Junichi Ohsako has been a staff member of Sanyukai, which was established by Catholic missionaries and Japanese medical doctors. The organization provides free medical service for the poor, as well as meals and housing assistance. Their clients are the homeless, day laborers, single people and the elderly. Sanyukai’s activities depend upon contributions and volunteers. In its l7th year, Sanyukai has six full time staff and 100 volunteers and 3,800 individuals and groups who contribute money and goods.
Mako Oiwa is an architect specializing in residential architecture. She currently works for K Planning Office and Gondola Architectural Office, designing private residences and public toilets, and is currently preparing to open her own architectural office. She is a graduate of the Faculty of Housing, Japan Women’s University.
Hajime Osaki is a partner in Takumiya Architects and focuses on private housing and community facilities. He also conducts research on city planning for the Tokyo metropolitan government. Since l998, he has been a member of Furusato no Kai’s secretariat, conducting research and designing homeless shelters in the Sanya district of Tokyo. He is an author and translator of many publications. He is a graduate of Nagoya Institute of Technology, specializing in city planning.

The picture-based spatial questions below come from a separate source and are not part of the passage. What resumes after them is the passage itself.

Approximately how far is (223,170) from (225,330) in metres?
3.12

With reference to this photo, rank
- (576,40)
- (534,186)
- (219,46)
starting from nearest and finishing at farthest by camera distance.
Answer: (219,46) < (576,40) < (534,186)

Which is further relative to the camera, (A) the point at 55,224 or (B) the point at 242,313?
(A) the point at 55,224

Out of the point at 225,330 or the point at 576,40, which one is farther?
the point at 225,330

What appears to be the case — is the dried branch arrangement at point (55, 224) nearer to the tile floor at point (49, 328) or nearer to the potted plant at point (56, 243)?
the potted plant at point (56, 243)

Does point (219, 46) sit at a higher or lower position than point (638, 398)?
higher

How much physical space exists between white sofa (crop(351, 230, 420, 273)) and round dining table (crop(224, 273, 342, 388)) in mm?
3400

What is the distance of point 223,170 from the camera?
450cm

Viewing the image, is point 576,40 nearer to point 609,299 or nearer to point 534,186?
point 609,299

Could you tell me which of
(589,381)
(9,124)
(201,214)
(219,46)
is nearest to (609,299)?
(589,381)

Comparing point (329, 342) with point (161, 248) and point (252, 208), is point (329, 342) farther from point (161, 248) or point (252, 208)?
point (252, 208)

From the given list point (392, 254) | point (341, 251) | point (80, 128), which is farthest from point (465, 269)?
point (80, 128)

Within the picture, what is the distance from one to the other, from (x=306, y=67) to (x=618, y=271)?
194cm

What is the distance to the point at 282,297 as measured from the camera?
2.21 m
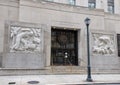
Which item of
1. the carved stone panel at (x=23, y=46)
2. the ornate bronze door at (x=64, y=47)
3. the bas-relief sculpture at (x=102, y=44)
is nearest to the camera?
the carved stone panel at (x=23, y=46)

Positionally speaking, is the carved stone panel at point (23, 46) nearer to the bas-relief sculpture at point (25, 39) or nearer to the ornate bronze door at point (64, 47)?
the bas-relief sculpture at point (25, 39)

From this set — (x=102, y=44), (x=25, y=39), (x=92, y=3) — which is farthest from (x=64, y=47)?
(x=92, y=3)

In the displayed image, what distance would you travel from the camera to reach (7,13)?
23031 millimetres

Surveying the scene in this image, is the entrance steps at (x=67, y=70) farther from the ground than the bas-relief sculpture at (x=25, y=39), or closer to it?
closer to it

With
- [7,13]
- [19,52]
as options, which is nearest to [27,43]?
[19,52]

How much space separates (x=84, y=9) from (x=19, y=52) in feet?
33.6

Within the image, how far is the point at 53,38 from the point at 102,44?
605cm

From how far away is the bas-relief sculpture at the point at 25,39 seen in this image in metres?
21.0

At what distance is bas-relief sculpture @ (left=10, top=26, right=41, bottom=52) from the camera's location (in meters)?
21.0

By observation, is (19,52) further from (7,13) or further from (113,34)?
(113,34)

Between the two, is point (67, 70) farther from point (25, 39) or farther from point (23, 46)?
point (25, 39)

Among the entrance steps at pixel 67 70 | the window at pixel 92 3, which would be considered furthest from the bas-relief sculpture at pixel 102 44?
the window at pixel 92 3

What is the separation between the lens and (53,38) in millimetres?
25891

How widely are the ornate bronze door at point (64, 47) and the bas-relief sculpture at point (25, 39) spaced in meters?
4.01
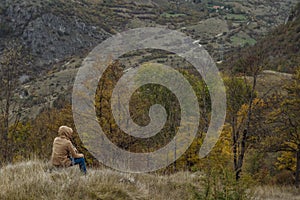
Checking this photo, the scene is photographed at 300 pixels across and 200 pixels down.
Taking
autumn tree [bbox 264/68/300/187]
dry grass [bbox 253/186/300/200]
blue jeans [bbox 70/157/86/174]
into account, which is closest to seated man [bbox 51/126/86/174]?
blue jeans [bbox 70/157/86/174]

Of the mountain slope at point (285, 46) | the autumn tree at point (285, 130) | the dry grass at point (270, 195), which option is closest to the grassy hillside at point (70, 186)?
the dry grass at point (270, 195)

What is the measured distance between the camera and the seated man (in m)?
6.87

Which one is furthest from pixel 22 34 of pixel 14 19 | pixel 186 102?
pixel 186 102

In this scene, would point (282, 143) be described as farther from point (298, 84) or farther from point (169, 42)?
point (169, 42)

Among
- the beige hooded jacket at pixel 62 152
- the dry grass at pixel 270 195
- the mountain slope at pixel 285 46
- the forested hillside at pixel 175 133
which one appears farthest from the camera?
the mountain slope at pixel 285 46

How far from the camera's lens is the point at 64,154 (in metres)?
6.95

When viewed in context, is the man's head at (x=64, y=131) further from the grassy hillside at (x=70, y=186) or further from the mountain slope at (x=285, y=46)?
the mountain slope at (x=285, y=46)

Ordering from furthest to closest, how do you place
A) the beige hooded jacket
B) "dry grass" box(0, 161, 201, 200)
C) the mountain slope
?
the mountain slope, the beige hooded jacket, "dry grass" box(0, 161, 201, 200)

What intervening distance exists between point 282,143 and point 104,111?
11409 millimetres

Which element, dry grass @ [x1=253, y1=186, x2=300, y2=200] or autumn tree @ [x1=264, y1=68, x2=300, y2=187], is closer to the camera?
dry grass @ [x1=253, y1=186, x2=300, y2=200]

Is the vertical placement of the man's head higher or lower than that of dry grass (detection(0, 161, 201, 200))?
higher

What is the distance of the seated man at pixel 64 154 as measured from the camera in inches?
271

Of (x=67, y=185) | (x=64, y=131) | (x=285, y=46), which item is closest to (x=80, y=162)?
(x=64, y=131)

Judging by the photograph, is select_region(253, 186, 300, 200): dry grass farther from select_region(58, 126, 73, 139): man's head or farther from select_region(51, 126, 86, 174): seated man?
select_region(58, 126, 73, 139): man's head
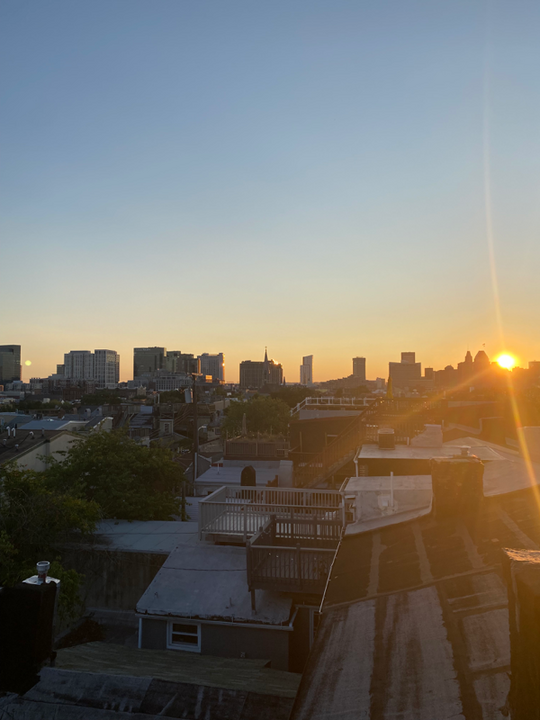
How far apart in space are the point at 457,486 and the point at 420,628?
388 cm

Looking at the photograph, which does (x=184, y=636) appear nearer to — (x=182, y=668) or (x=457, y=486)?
(x=182, y=668)

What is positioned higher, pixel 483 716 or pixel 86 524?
pixel 483 716

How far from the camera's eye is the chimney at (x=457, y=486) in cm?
839

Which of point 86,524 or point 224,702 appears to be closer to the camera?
point 224,702

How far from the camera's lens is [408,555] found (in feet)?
23.5

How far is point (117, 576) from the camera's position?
13.6 metres

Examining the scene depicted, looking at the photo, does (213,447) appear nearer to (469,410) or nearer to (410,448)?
(469,410)

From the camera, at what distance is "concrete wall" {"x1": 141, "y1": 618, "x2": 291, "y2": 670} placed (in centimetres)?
1092

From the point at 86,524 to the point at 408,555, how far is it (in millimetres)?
10023

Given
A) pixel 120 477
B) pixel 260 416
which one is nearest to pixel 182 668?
pixel 120 477

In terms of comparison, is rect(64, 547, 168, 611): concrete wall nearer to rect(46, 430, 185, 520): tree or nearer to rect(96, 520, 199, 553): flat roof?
rect(96, 520, 199, 553): flat roof

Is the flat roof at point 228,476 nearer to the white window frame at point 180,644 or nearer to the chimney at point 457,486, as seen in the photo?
the white window frame at point 180,644

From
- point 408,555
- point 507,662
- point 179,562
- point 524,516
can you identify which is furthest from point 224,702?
point 179,562

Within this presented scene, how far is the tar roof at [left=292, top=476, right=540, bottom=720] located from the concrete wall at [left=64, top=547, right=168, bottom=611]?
24.4 ft
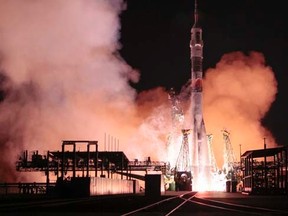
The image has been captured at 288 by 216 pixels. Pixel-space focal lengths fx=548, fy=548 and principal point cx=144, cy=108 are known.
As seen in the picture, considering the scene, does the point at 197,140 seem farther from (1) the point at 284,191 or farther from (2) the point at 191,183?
(1) the point at 284,191

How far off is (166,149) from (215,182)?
18.5m

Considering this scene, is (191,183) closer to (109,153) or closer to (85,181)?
(109,153)

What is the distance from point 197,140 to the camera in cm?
14938

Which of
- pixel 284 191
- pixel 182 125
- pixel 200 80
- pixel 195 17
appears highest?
pixel 195 17

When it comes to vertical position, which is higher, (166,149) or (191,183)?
(166,149)

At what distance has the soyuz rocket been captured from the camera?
143m

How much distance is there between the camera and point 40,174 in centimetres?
16300

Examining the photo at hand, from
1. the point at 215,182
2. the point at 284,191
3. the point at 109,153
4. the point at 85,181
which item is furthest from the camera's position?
the point at 215,182

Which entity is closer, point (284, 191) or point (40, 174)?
point (284, 191)

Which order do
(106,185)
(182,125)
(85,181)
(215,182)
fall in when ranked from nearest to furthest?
(85,181)
(106,185)
(215,182)
(182,125)

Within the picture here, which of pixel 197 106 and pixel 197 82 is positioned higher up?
pixel 197 82

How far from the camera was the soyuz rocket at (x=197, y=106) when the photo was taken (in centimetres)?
14325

Kazuhide Yamada, a certified public accountant and management specialist, is the developer and owner of Mansion Appreciate, a chain of welfare homes for the increasing number of aged laborers who are dependent on welfare programs. He founded Hotel Sunnyside, a hotel chain and started a personnel agency for construction workers, and converted Hotel Sunnyside into Mansion Appreciate. He is a graduate of Kyoto Industrial University and the Small and Middle Business Agency.

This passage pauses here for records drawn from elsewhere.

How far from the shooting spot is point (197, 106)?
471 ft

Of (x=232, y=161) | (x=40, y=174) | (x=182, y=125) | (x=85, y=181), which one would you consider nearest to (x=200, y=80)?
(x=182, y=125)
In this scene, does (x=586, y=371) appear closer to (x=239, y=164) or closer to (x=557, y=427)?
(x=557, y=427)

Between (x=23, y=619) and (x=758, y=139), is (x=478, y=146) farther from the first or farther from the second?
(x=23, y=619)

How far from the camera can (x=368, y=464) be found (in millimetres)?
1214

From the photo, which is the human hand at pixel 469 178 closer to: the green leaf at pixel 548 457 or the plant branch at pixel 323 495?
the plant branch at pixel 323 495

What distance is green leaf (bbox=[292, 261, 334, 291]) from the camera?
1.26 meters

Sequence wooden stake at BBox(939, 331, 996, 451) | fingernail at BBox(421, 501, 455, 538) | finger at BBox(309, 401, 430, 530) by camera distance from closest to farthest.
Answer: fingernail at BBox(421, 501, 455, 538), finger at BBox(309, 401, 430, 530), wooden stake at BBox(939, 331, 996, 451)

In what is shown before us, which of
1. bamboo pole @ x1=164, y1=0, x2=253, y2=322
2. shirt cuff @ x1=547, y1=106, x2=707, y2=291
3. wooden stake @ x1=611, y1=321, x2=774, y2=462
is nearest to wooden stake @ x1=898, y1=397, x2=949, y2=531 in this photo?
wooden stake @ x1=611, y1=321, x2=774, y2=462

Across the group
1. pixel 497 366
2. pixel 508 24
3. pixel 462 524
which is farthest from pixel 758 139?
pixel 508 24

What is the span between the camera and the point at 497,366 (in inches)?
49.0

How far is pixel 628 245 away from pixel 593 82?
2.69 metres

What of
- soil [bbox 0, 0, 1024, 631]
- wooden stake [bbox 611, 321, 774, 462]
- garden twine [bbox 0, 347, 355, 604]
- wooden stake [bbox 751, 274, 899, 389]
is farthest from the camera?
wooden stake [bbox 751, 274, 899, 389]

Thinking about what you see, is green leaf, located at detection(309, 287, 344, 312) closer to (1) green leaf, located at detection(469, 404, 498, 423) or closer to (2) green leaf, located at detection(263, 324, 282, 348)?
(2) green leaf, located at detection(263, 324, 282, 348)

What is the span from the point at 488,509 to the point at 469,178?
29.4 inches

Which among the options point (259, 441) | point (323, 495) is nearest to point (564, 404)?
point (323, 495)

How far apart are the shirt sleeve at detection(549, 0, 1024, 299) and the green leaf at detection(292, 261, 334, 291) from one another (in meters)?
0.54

Yoshinori Yamaoka is a founder and managing director of the Japan NPO Center and is professor in the Faculty of Social Policy and Administration at Hosei University. Japan NPO Center is a leader in the development of non-profit organizations and civil society in Japan. He has worked as an urban planner and for Toyota Foundation, and is the author of a number of publications on Japanese foundations, public non-profit activities, and the role of philanthropy in society. He is a graduate of Tokyo University School of Architecture, specializing in urban planning.